---------- Study material ----------
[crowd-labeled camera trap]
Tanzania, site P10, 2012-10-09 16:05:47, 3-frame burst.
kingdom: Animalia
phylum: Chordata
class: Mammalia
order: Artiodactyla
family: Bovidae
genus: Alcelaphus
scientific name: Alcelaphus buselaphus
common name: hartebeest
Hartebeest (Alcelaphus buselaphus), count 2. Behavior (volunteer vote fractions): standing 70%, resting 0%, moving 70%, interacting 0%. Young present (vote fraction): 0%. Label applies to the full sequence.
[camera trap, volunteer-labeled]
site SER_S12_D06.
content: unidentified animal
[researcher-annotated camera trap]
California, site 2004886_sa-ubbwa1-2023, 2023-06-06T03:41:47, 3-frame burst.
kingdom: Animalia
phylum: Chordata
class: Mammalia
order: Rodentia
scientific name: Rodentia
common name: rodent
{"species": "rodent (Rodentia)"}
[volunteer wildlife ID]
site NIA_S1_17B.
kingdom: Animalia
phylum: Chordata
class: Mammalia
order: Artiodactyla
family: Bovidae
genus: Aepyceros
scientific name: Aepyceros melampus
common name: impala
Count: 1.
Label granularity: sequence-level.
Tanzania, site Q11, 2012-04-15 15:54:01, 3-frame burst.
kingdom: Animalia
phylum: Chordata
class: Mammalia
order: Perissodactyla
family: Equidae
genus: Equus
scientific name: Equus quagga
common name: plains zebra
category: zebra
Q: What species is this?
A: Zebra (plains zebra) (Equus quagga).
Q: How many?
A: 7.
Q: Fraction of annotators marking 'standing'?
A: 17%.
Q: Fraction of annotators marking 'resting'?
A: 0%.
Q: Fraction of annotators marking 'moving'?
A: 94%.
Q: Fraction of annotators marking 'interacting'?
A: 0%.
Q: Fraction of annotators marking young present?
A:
----------
*Work required*. Show each line of the material that includes the word "trap".

*Written response*.
[crowd-labeled camera trap]
[camera trap, volunteer-labeled]
[researcher-annotated camera trap]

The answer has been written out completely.